Don't you dare complain about what's bothering you... those up the privilege ladder might get offended!

 

skepticscott

(13,029 posts)
3. All supposedly in the name of
Fri May 23, 2014, 01:43 PM
May 2014

united everyone towards "common goals" and a better way, but in fact, the exact opposite. To control and to create barriers and divisions between those who support your personal agenda and those who oppose it.

 

rug

(82,333 posts)
5. 'what the right wing says about secular-leaning liberals. . ., some DUers have said about atheists'
Fri May 23, 2014, 04:26 PM
May 2014

Got a link?

okasha

(11,573 posts)
8. Do you have any idea
Fri May 23, 2014, 07:26 PM
May 2014

what an "LGBTer" is?
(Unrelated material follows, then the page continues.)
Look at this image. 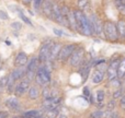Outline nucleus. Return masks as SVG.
Returning a JSON list of instances; mask_svg holds the SVG:
<instances>
[{"mask_svg":"<svg viewBox=\"0 0 125 118\" xmlns=\"http://www.w3.org/2000/svg\"><path fill=\"white\" fill-rule=\"evenodd\" d=\"M73 14H75V19L77 22V31L79 33H81L82 35H86V36H92L94 34L93 32L92 25H91V22L89 20V18H87L83 14V12L80 10H75L73 11Z\"/></svg>","mask_w":125,"mask_h":118,"instance_id":"nucleus-1","label":"nucleus"},{"mask_svg":"<svg viewBox=\"0 0 125 118\" xmlns=\"http://www.w3.org/2000/svg\"><path fill=\"white\" fill-rule=\"evenodd\" d=\"M35 79H36L39 85L44 86V88L50 85L51 81H52V77H51V71L47 68V66H45V64L40 66L36 74H35Z\"/></svg>","mask_w":125,"mask_h":118,"instance_id":"nucleus-2","label":"nucleus"},{"mask_svg":"<svg viewBox=\"0 0 125 118\" xmlns=\"http://www.w3.org/2000/svg\"><path fill=\"white\" fill-rule=\"evenodd\" d=\"M102 32H103L104 36L108 41L110 42H116L119 39V33H117L116 24L112 21H105L103 23V27H102Z\"/></svg>","mask_w":125,"mask_h":118,"instance_id":"nucleus-3","label":"nucleus"},{"mask_svg":"<svg viewBox=\"0 0 125 118\" xmlns=\"http://www.w3.org/2000/svg\"><path fill=\"white\" fill-rule=\"evenodd\" d=\"M84 59V49L81 46H78L69 58V64L71 67H78L82 64Z\"/></svg>","mask_w":125,"mask_h":118,"instance_id":"nucleus-4","label":"nucleus"},{"mask_svg":"<svg viewBox=\"0 0 125 118\" xmlns=\"http://www.w3.org/2000/svg\"><path fill=\"white\" fill-rule=\"evenodd\" d=\"M53 43H54V42H52V41H46L45 43L42 44L41 49H40V53H39V56H37V58L40 60V64H45L46 61H48V59H50L51 47H52Z\"/></svg>","mask_w":125,"mask_h":118,"instance_id":"nucleus-5","label":"nucleus"},{"mask_svg":"<svg viewBox=\"0 0 125 118\" xmlns=\"http://www.w3.org/2000/svg\"><path fill=\"white\" fill-rule=\"evenodd\" d=\"M77 47H78L77 44H67V45L62 46L61 52H59L58 59L61 60V61H62V62L66 61V60H68Z\"/></svg>","mask_w":125,"mask_h":118,"instance_id":"nucleus-6","label":"nucleus"},{"mask_svg":"<svg viewBox=\"0 0 125 118\" xmlns=\"http://www.w3.org/2000/svg\"><path fill=\"white\" fill-rule=\"evenodd\" d=\"M120 60L119 58H113L110 61L108 66V69H106V75H108V79L109 81H112V80L116 79L117 78V68H119V64H120Z\"/></svg>","mask_w":125,"mask_h":118,"instance_id":"nucleus-7","label":"nucleus"},{"mask_svg":"<svg viewBox=\"0 0 125 118\" xmlns=\"http://www.w3.org/2000/svg\"><path fill=\"white\" fill-rule=\"evenodd\" d=\"M40 68V60L37 57H33L29 60L28 64H26V75H29L28 79L33 78V75L36 74L37 69Z\"/></svg>","mask_w":125,"mask_h":118,"instance_id":"nucleus-8","label":"nucleus"},{"mask_svg":"<svg viewBox=\"0 0 125 118\" xmlns=\"http://www.w3.org/2000/svg\"><path fill=\"white\" fill-rule=\"evenodd\" d=\"M30 89V79H22L20 80V82L15 85L14 92L17 96H22L23 94H25Z\"/></svg>","mask_w":125,"mask_h":118,"instance_id":"nucleus-9","label":"nucleus"},{"mask_svg":"<svg viewBox=\"0 0 125 118\" xmlns=\"http://www.w3.org/2000/svg\"><path fill=\"white\" fill-rule=\"evenodd\" d=\"M61 104V97H52V99H46L43 101V107L45 110H50V109H54V108H57L58 105Z\"/></svg>","mask_w":125,"mask_h":118,"instance_id":"nucleus-10","label":"nucleus"},{"mask_svg":"<svg viewBox=\"0 0 125 118\" xmlns=\"http://www.w3.org/2000/svg\"><path fill=\"white\" fill-rule=\"evenodd\" d=\"M28 62H29V57L24 52L18 53L14 58V66L17 68H19V67H25L28 64Z\"/></svg>","mask_w":125,"mask_h":118,"instance_id":"nucleus-11","label":"nucleus"},{"mask_svg":"<svg viewBox=\"0 0 125 118\" xmlns=\"http://www.w3.org/2000/svg\"><path fill=\"white\" fill-rule=\"evenodd\" d=\"M91 22V25H92V28H93V32L97 33V34H101L102 33V27H103V24L101 23L100 19L97 17L95 14H92L90 18H89Z\"/></svg>","mask_w":125,"mask_h":118,"instance_id":"nucleus-12","label":"nucleus"},{"mask_svg":"<svg viewBox=\"0 0 125 118\" xmlns=\"http://www.w3.org/2000/svg\"><path fill=\"white\" fill-rule=\"evenodd\" d=\"M10 75L13 78L14 81L22 80V78L26 75V68L25 67H19V68H15L14 70L10 73Z\"/></svg>","mask_w":125,"mask_h":118,"instance_id":"nucleus-13","label":"nucleus"},{"mask_svg":"<svg viewBox=\"0 0 125 118\" xmlns=\"http://www.w3.org/2000/svg\"><path fill=\"white\" fill-rule=\"evenodd\" d=\"M62 45L61 43H53L52 47H51V53H50V59L48 60H55L56 58H58L59 52H61Z\"/></svg>","mask_w":125,"mask_h":118,"instance_id":"nucleus-14","label":"nucleus"},{"mask_svg":"<svg viewBox=\"0 0 125 118\" xmlns=\"http://www.w3.org/2000/svg\"><path fill=\"white\" fill-rule=\"evenodd\" d=\"M53 4L54 3H52L50 0H45L42 3V11H43V13L46 17L52 18V19H53Z\"/></svg>","mask_w":125,"mask_h":118,"instance_id":"nucleus-15","label":"nucleus"},{"mask_svg":"<svg viewBox=\"0 0 125 118\" xmlns=\"http://www.w3.org/2000/svg\"><path fill=\"white\" fill-rule=\"evenodd\" d=\"M6 105H7V107H9L12 110H20V108H21L20 102L17 97H9L6 101Z\"/></svg>","mask_w":125,"mask_h":118,"instance_id":"nucleus-16","label":"nucleus"},{"mask_svg":"<svg viewBox=\"0 0 125 118\" xmlns=\"http://www.w3.org/2000/svg\"><path fill=\"white\" fill-rule=\"evenodd\" d=\"M117 33H119V38L125 39V20H119L116 23Z\"/></svg>","mask_w":125,"mask_h":118,"instance_id":"nucleus-17","label":"nucleus"},{"mask_svg":"<svg viewBox=\"0 0 125 118\" xmlns=\"http://www.w3.org/2000/svg\"><path fill=\"white\" fill-rule=\"evenodd\" d=\"M67 20L69 23V27H71L73 30H77V22L75 19V14H73V11H71L70 9L67 12Z\"/></svg>","mask_w":125,"mask_h":118,"instance_id":"nucleus-18","label":"nucleus"},{"mask_svg":"<svg viewBox=\"0 0 125 118\" xmlns=\"http://www.w3.org/2000/svg\"><path fill=\"white\" fill-rule=\"evenodd\" d=\"M103 78H104V71L98 69V70L95 71V72L93 73V75H92V82L93 83H95V84L101 83L102 80H103Z\"/></svg>","mask_w":125,"mask_h":118,"instance_id":"nucleus-19","label":"nucleus"},{"mask_svg":"<svg viewBox=\"0 0 125 118\" xmlns=\"http://www.w3.org/2000/svg\"><path fill=\"white\" fill-rule=\"evenodd\" d=\"M81 66V68H80V75L82 77V80H87V78L89 77V72H90V64H80Z\"/></svg>","mask_w":125,"mask_h":118,"instance_id":"nucleus-20","label":"nucleus"},{"mask_svg":"<svg viewBox=\"0 0 125 118\" xmlns=\"http://www.w3.org/2000/svg\"><path fill=\"white\" fill-rule=\"evenodd\" d=\"M28 94L31 100H36L37 97L40 96V89L37 88L36 85L30 86V89H29V91H28Z\"/></svg>","mask_w":125,"mask_h":118,"instance_id":"nucleus-21","label":"nucleus"},{"mask_svg":"<svg viewBox=\"0 0 125 118\" xmlns=\"http://www.w3.org/2000/svg\"><path fill=\"white\" fill-rule=\"evenodd\" d=\"M42 95H43V99H52V97H57V95L54 93V91L50 88V86H45L42 91Z\"/></svg>","mask_w":125,"mask_h":118,"instance_id":"nucleus-22","label":"nucleus"},{"mask_svg":"<svg viewBox=\"0 0 125 118\" xmlns=\"http://www.w3.org/2000/svg\"><path fill=\"white\" fill-rule=\"evenodd\" d=\"M117 78L122 79L125 78V58L121 59L119 64V68H117Z\"/></svg>","mask_w":125,"mask_h":118,"instance_id":"nucleus-23","label":"nucleus"},{"mask_svg":"<svg viewBox=\"0 0 125 118\" xmlns=\"http://www.w3.org/2000/svg\"><path fill=\"white\" fill-rule=\"evenodd\" d=\"M104 99H105V93H104V91L103 90H98L97 93H95V100H97L98 104L103 103Z\"/></svg>","mask_w":125,"mask_h":118,"instance_id":"nucleus-24","label":"nucleus"},{"mask_svg":"<svg viewBox=\"0 0 125 118\" xmlns=\"http://www.w3.org/2000/svg\"><path fill=\"white\" fill-rule=\"evenodd\" d=\"M8 81H9V75L2 77L1 79H0V91H2L3 89L7 88V85H8Z\"/></svg>","mask_w":125,"mask_h":118,"instance_id":"nucleus-25","label":"nucleus"},{"mask_svg":"<svg viewBox=\"0 0 125 118\" xmlns=\"http://www.w3.org/2000/svg\"><path fill=\"white\" fill-rule=\"evenodd\" d=\"M103 118H117V114L114 110H106L103 114Z\"/></svg>","mask_w":125,"mask_h":118,"instance_id":"nucleus-26","label":"nucleus"},{"mask_svg":"<svg viewBox=\"0 0 125 118\" xmlns=\"http://www.w3.org/2000/svg\"><path fill=\"white\" fill-rule=\"evenodd\" d=\"M115 7L119 10V12L125 17V3H115Z\"/></svg>","mask_w":125,"mask_h":118,"instance_id":"nucleus-27","label":"nucleus"},{"mask_svg":"<svg viewBox=\"0 0 125 118\" xmlns=\"http://www.w3.org/2000/svg\"><path fill=\"white\" fill-rule=\"evenodd\" d=\"M122 95H123V92H122V89H116L113 93V100H117V99H122Z\"/></svg>","mask_w":125,"mask_h":118,"instance_id":"nucleus-28","label":"nucleus"},{"mask_svg":"<svg viewBox=\"0 0 125 118\" xmlns=\"http://www.w3.org/2000/svg\"><path fill=\"white\" fill-rule=\"evenodd\" d=\"M19 17L21 18V20L24 22V23H26V24H29V25H32V22L30 21V19L29 18H26L25 15L22 13V11H19Z\"/></svg>","mask_w":125,"mask_h":118,"instance_id":"nucleus-29","label":"nucleus"},{"mask_svg":"<svg viewBox=\"0 0 125 118\" xmlns=\"http://www.w3.org/2000/svg\"><path fill=\"white\" fill-rule=\"evenodd\" d=\"M103 114L104 112H102V110H95V112H93L92 114H91V118H103Z\"/></svg>","mask_w":125,"mask_h":118,"instance_id":"nucleus-30","label":"nucleus"},{"mask_svg":"<svg viewBox=\"0 0 125 118\" xmlns=\"http://www.w3.org/2000/svg\"><path fill=\"white\" fill-rule=\"evenodd\" d=\"M115 106H116L115 100H111V101L108 103V105H106V108H108V110H114Z\"/></svg>","mask_w":125,"mask_h":118,"instance_id":"nucleus-31","label":"nucleus"},{"mask_svg":"<svg viewBox=\"0 0 125 118\" xmlns=\"http://www.w3.org/2000/svg\"><path fill=\"white\" fill-rule=\"evenodd\" d=\"M42 3H43V0H33V7H34V10H39L41 8Z\"/></svg>","mask_w":125,"mask_h":118,"instance_id":"nucleus-32","label":"nucleus"},{"mask_svg":"<svg viewBox=\"0 0 125 118\" xmlns=\"http://www.w3.org/2000/svg\"><path fill=\"white\" fill-rule=\"evenodd\" d=\"M77 4L80 9H83L88 6V0H77Z\"/></svg>","mask_w":125,"mask_h":118,"instance_id":"nucleus-33","label":"nucleus"},{"mask_svg":"<svg viewBox=\"0 0 125 118\" xmlns=\"http://www.w3.org/2000/svg\"><path fill=\"white\" fill-rule=\"evenodd\" d=\"M111 82V84H112L114 88H120L121 86V83H120V81L117 80V78L116 79H114V80H112V81H110Z\"/></svg>","mask_w":125,"mask_h":118,"instance_id":"nucleus-34","label":"nucleus"},{"mask_svg":"<svg viewBox=\"0 0 125 118\" xmlns=\"http://www.w3.org/2000/svg\"><path fill=\"white\" fill-rule=\"evenodd\" d=\"M53 32H54L55 34L57 35V36H62V35H66V34H65V32H62V31L58 30V28H54V30H53Z\"/></svg>","mask_w":125,"mask_h":118,"instance_id":"nucleus-35","label":"nucleus"},{"mask_svg":"<svg viewBox=\"0 0 125 118\" xmlns=\"http://www.w3.org/2000/svg\"><path fill=\"white\" fill-rule=\"evenodd\" d=\"M120 106H121V108L125 109V95L122 96V99L120 100Z\"/></svg>","mask_w":125,"mask_h":118,"instance_id":"nucleus-36","label":"nucleus"},{"mask_svg":"<svg viewBox=\"0 0 125 118\" xmlns=\"http://www.w3.org/2000/svg\"><path fill=\"white\" fill-rule=\"evenodd\" d=\"M83 94L86 95L87 97H89V99H90V89L87 88V86H86V88L83 89Z\"/></svg>","mask_w":125,"mask_h":118,"instance_id":"nucleus-37","label":"nucleus"},{"mask_svg":"<svg viewBox=\"0 0 125 118\" xmlns=\"http://www.w3.org/2000/svg\"><path fill=\"white\" fill-rule=\"evenodd\" d=\"M0 18H1L2 20H7L8 19V15H7L3 11H0Z\"/></svg>","mask_w":125,"mask_h":118,"instance_id":"nucleus-38","label":"nucleus"},{"mask_svg":"<svg viewBox=\"0 0 125 118\" xmlns=\"http://www.w3.org/2000/svg\"><path fill=\"white\" fill-rule=\"evenodd\" d=\"M11 26H12V27H14V28H17V30H19V28L21 27V24H20V23H12V24H11Z\"/></svg>","mask_w":125,"mask_h":118,"instance_id":"nucleus-39","label":"nucleus"},{"mask_svg":"<svg viewBox=\"0 0 125 118\" xmlns=\"http://www.w3.org/2000/svg\"><path fill=\"white\" fill-rule=\"evenodd\" d=\"M8 117V114L6 112H0V118H7Z\"/></svg>","mask_w":125,"mask_h":118,"instance_id":"nucleus-40","label":"nucleus"},{"mask_svg":"<svg viewBox=\"0 0 125 118\" xmlns=\"http://www.w3.org/2000/svg\"><path fill=\"white\" fill-rule=\"evenodd\" d=\"M31 1H33V0H22V2H23V4H25V6H28V4L31 3Z\"/></svg>","mask_w":125,"mask_h":118,"instance_id":"nucleus-41","label":"nucleus"},{"mask_svg":"<svg viewBox=\"0 0 125 118\" xmlns=\"http://www.w3.org/2000/svg\"><path fill=\"white\" fill-rule=\"evenodd\" d=\"M115 3H125V0H114Z\"/></svg>","mask_w":125,"mask_h":118,"instance_id":"nucleus-42","label":"nucleus"},{"mask_svg":"<svg viewBox=\"0 0 125 118\" xmlns=\"http://www.w3.org/2000/svg\"><path fill=\"white\" fill-rule=\"evenodd\" d=\"M15 118H28V117H25V116H24V115H23V116H20V117H15Z\"/></svg>","mask_w":125,"mask_h":118,"instance_id":"nucleus-43","label":"nucleus"},{"mask_svg":"<svg viewBox=\"0 0 125 118\" xmlns=\"http://www.w3.org/2000/svg\"><path fill=\"white\" fill-rule=\"evenodd\" d=\"M0 64H1V62H0Z\"/></svg>","mask_w":125,"mask_h":118,"instance_id":"nucleus-44","label":"nucleus"}]
</instances>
Never heard that word before. Maybe it's someone with a "lifestyle. "

 

rug

(82,333 posts)
9. Yeah, that is an odd phrase.
Fri May 23, 2014, 08:16 PM
May 2014

Never heard anyone referred to as a "straighter". Must be privilege talking.

LostOne4Ever

(9,290 posts)
11. It means someone belonging to the LGBT movement
Sat May 24, 2014, 02:40 AM
May 2014
http://www.oxforddictionaries.com/definition/english/-er#-er

Denoting a person belonging to a specified place or group:
city-dweller
New Yorker


It can also be someone who supports the LGBT movement

Denoting a person concerned with a specified thing or subject:
milliner
philosopher


No more privilege involved than calling me a country-dweller or someone from New York a city-dweller or New Yorker.
 

rug

(82,333 posts)
12. I know what it's supposed to mean but it's a very odd way of putting it.
Sat May 24, 2014, 07:18 AM
May 2014

A suffix does not constitute a definition.

The way something is phrased reflects on the speaker. Ten minutes in GD will show that.